Attracted by garbage bins and people feeding them, the wild boars wander or lie about in parks and suburban streets, often causing scooter and bicycle accidents or pestering people carrying shopping bags.
This month a girl was taken to hospital with injuries after an encounter with a wild boar in the seaside town of Cadaques northeast of Barcelona.
Barcelona alone reported 1,200 incidents involving wild boars last year. Colombian popstar Shakira said the animals had attacked her and her son as they walked in a Barcelona park.
"No veterinarian likes to kill animals," Carles Conejero, a veterinary technician in charge of a programme to control the boar problem in Barcelona, told Reuters. "But we have to do it... We cannot release them back into the wild because they have lost their instincts."
Later that night Conejero's team used drop nets to capture a breeding group of wild boars, which squealed loudly before being sedated and then euthanised.
"This is the worst part of the job," said Conejero as he piled up the dead animals in a van.
Although the problem is not new in Spain, it got worse during the COVID-19 pandemic when more wild animals ventured into urban areas that had turned much quieter due to lockdowns.

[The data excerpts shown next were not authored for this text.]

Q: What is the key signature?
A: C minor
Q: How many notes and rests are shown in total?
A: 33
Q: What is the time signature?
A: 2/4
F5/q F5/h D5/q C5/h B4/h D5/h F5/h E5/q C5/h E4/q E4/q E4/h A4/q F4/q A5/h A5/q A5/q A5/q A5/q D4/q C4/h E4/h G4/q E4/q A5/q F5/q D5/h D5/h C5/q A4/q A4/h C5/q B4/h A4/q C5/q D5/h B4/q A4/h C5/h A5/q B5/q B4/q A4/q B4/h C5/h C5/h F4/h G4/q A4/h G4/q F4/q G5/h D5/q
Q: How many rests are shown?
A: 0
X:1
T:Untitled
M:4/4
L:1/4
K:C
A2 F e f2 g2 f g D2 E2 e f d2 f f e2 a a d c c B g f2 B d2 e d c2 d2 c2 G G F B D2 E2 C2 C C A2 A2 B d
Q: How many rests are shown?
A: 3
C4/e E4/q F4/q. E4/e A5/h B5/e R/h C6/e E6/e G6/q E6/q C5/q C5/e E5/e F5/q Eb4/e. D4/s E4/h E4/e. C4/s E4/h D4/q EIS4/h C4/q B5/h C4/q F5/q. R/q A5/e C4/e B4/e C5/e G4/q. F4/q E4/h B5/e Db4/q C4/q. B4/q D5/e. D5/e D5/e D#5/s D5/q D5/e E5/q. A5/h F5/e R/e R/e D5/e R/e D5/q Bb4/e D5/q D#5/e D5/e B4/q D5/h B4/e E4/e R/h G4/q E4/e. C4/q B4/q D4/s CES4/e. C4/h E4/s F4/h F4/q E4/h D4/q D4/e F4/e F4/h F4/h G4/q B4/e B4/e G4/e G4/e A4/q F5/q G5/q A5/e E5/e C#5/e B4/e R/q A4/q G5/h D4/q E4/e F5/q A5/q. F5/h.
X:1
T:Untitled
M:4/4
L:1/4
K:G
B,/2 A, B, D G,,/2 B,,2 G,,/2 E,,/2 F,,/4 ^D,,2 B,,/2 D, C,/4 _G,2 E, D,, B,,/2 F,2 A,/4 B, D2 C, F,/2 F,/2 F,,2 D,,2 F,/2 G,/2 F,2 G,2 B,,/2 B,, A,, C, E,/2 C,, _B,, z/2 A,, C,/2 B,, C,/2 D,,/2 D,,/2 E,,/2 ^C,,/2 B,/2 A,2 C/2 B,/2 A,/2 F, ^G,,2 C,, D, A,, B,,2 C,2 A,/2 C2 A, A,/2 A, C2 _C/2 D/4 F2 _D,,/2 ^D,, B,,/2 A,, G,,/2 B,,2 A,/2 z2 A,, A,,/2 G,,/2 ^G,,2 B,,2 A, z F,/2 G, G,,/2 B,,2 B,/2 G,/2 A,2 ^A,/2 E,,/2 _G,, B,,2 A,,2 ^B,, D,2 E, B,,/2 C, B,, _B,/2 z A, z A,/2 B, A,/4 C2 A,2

Apart from the scheduled captures, Barcelona's plan to tackle the boar encroachment includes protection of trash bins, fines for residents who feed the animals and social awareness campaigns. Dead boars are studied for diseases and food habits.
Local residents agreed that the habit of feeding the boars must stop.
"The problem is that they stop being wild animals, they just roam about like cats," said Alex, 40.
Spain's Hunting Resources Research Institute estimates that the wild boar population will surpass two million next year.